* DOCUMENT SEGMENT
↓↓↓
Wednesday, February 23, 2011

Getting Comments from a Microsoft Word File: Leveraging the OPC Format

Example of Extracting Comments From a Microsoft Word Document


Overview


This post shows one way to grab all the comments from a Microsoft Word document and display them as HTML. We last tested this August 2021 with the latest version of Microsoft Word.

The method shown here leverages the fact that, starting with Word 2007, documents are zipped packages of XML files and associated resources that can be "cracked" open simply by changing the extension from .docx to .zip. This capability is part of the Office Open XML standard, ECMA-376. In other words, a Word document is really a ZIP package that inside contains a virtual directory structure with XML files and resources (like images) that comprise the document. The package concept as described on MSDN is analogous to a filing cabinet. There is a good tutorial on the open format on this Office training page. The ZIP-like behavior applies to more than just the Word format we are dealing with here. It applies to Excel spreadsheets (.xlsx), PowerPoint presentations (.pptx) and XPS documents (.xps).

We thought this was kind of interesting when we first learned about it and thought about a way to exploit this format. What we came up with is a scenario when you want to get the comments out of a document, which turns out to be common. With that in mind, let's begin.

The steps


Suppose you have the document "Software Spec.docx" that has comments in it with at most hyperlinks in them and you want to extract all the comments and hyperlinks. First we'll need to get at the comments stored as an XML file inside the package. To do this, add the extension .zip to the file name and then unzip the file so that you end up with a directory looking like this:

OPC - Word Comments Screen4

If you go into the unzipped folder you are at the top level folder:

OPC - Word Comments Screen1

If you go into the word directory, you should see something that looks like the following image:

OPC - Word Comments Screen2

This contains the file comments.xml that has the comments in it. But we are also considering that the comments have hyperlinks in them, so we need to go even further and go into the _rels folder.
↑↑↑
* DATA SECTION
↓↓↓
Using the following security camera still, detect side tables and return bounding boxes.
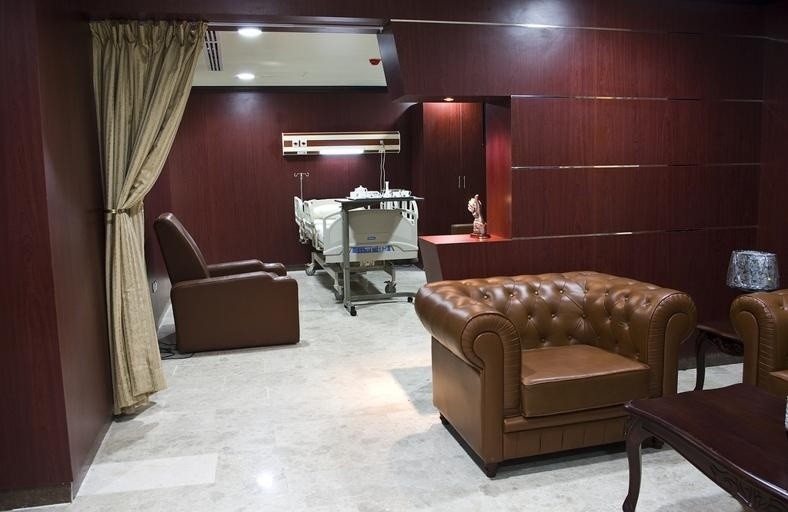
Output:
[694,317,744,392]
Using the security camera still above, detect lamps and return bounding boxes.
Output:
[725,247,781,294]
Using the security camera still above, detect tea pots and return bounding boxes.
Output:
[355,185,367,198]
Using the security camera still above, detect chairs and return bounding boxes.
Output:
[410,268,702,479]
[154,212,303,355]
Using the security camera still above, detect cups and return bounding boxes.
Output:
[350,191,411,198]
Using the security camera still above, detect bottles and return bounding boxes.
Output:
[383,182,392,197]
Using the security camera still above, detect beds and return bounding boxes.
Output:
[293,192,421,317]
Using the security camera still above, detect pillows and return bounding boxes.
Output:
[313,205,341,220]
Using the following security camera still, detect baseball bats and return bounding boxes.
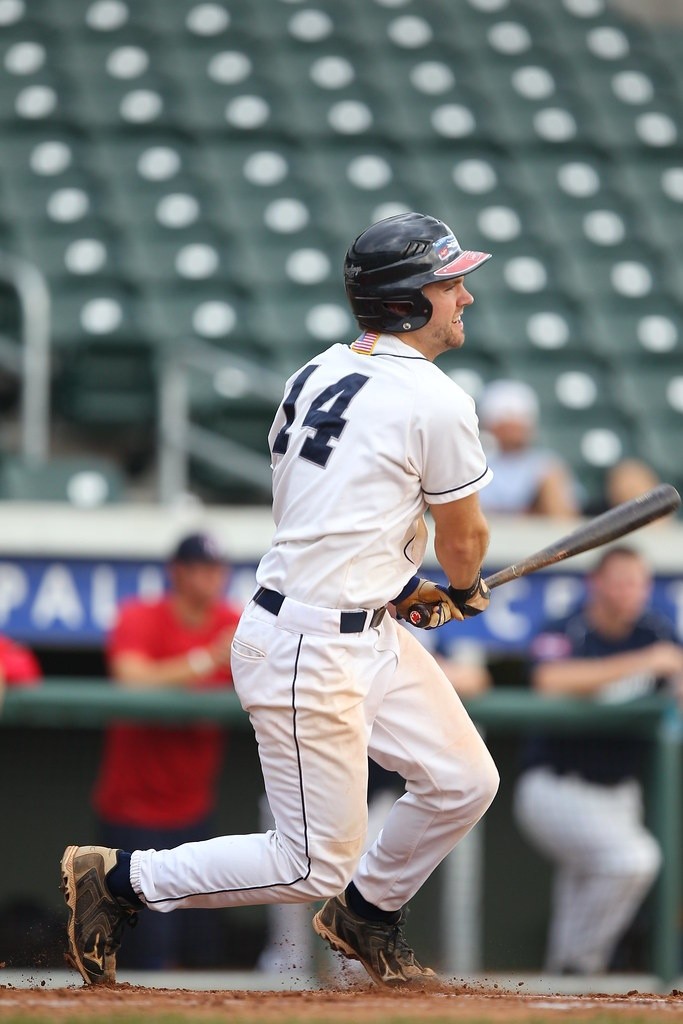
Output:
[408,481,682,627]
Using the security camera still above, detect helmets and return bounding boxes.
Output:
[344,208,493,332]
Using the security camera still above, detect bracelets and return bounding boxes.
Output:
[187,646,215,677]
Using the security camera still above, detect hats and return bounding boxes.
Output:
[176,532,228,568]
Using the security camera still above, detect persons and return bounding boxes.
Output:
[60,214,491,992]
[510,543,683,971]
[82,529,248,970]
[336,574,488,991]
[467,378,678,523]
[1,632,47,684]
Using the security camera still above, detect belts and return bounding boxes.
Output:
[251,587,385,634]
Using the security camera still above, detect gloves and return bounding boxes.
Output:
[449,565,493,620]
[397,580,464,631]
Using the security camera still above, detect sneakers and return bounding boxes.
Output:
[312,896,443,997]
[61,842,133,989]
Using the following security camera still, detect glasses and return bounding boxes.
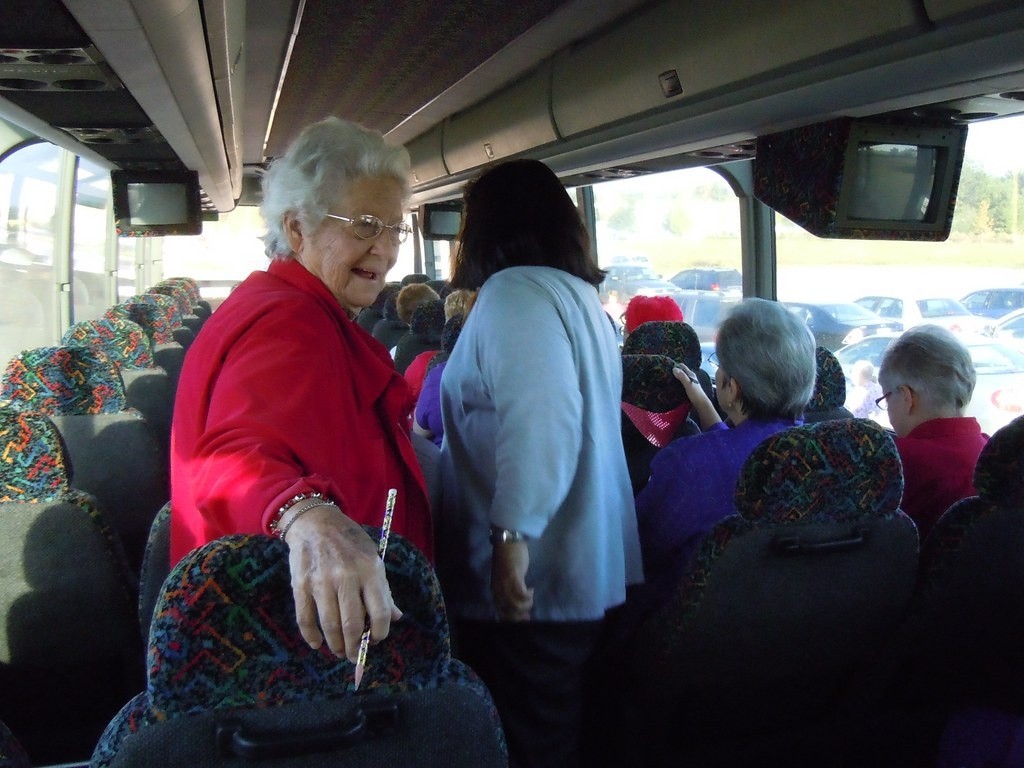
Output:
[324,211,415,245]
[708,351,743,396]
[875,385,913,411]
[619,326,630,338]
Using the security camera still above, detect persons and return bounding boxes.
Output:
[401,290,473,429]
[636,298,819,621]
[619,295,683,348]
[387,283,441,362]
[876,327,987,541]
[441,158,646,768]
[169,117,438,664]
[413,360,448,449]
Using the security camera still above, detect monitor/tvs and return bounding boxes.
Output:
[753,115,970,243]
[419,203,465,241]
[109,168,202,238]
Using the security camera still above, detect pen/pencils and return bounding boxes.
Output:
[688,377,699,384]
[354,489,398,691]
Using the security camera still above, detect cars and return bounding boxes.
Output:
[599,265,1021,441]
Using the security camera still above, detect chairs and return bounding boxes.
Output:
[0,274,1024,768]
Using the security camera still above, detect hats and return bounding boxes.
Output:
[625,295,684,332]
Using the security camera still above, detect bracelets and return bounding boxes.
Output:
[488,528,529,544]
[270,493,340,541]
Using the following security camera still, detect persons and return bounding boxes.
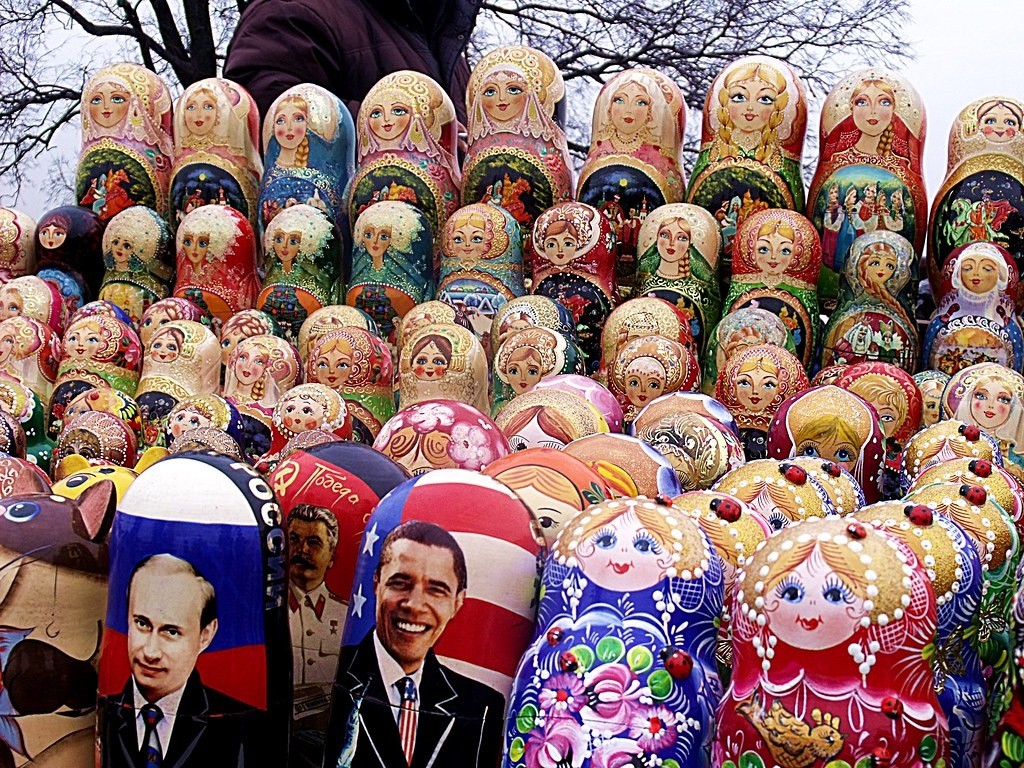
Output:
[323,520,504,768]
[98,554,268,768]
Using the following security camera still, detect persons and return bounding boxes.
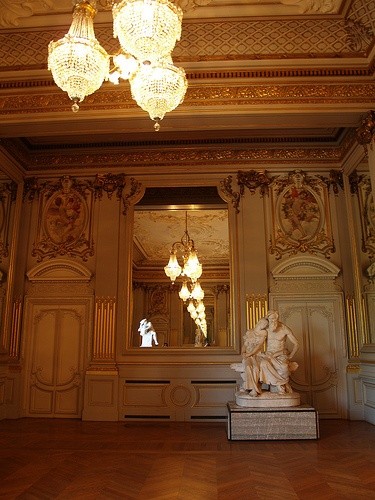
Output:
[260,312,301,395]
[243,318,270,398]
[137,318,158,346]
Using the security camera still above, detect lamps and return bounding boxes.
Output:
[44,0,188,134]
[163,211,210,340]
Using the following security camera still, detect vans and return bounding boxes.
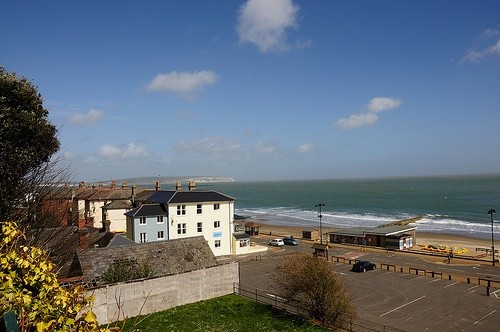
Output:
[268,238,284,246]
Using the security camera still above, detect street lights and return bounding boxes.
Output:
[488,207,497,266]
[315,203,326,244]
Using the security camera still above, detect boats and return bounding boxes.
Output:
[419,244,468,254]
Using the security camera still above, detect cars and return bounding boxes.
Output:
↑↑↑
* TASKS AND EXERCISES
1. In the post on extracting Word comments, which standard includes the ability to open a document as a ZIP package?
2. The post on extracting Word comments says the ZIP-like behavior applies to more than the Word format. List each of those other formats along with its extension.
3. Return the passage of the Word comments post from "The method shown" up to and including "XPS documents (.xps).".

* PER-TASK OUTPUTS
1. The Office Open XML standard, ECMA-376.

2.
- Excel spreadsheets (.xlsx)
- PowerPoint presentations (.pptx)
- XPS documents (.xps)

3.
The method shown here leverages the fact that, starting with Word 2007, documents are zipped packages of XML files and associated resources that can be "cracked" open simply by changing the extension from .docx to .zip. This capability is part of the Office Open XML standard, ECMA-376. In other words, a Word document is really a ZIP package that inside contains a virtual directory structure with XML files and resources (like images) that comprise the document. The package concept as described on MSDN is analogous to a filing cabinet. There is a good tutorial on the open format on this Office training page. The ZIP-like behavior applies to more than just the Word format we are dealing with here. It applies to Excel spreadsheets (.xlsx), PowerPoint presentations (.pptx) and XPS documents (.xps).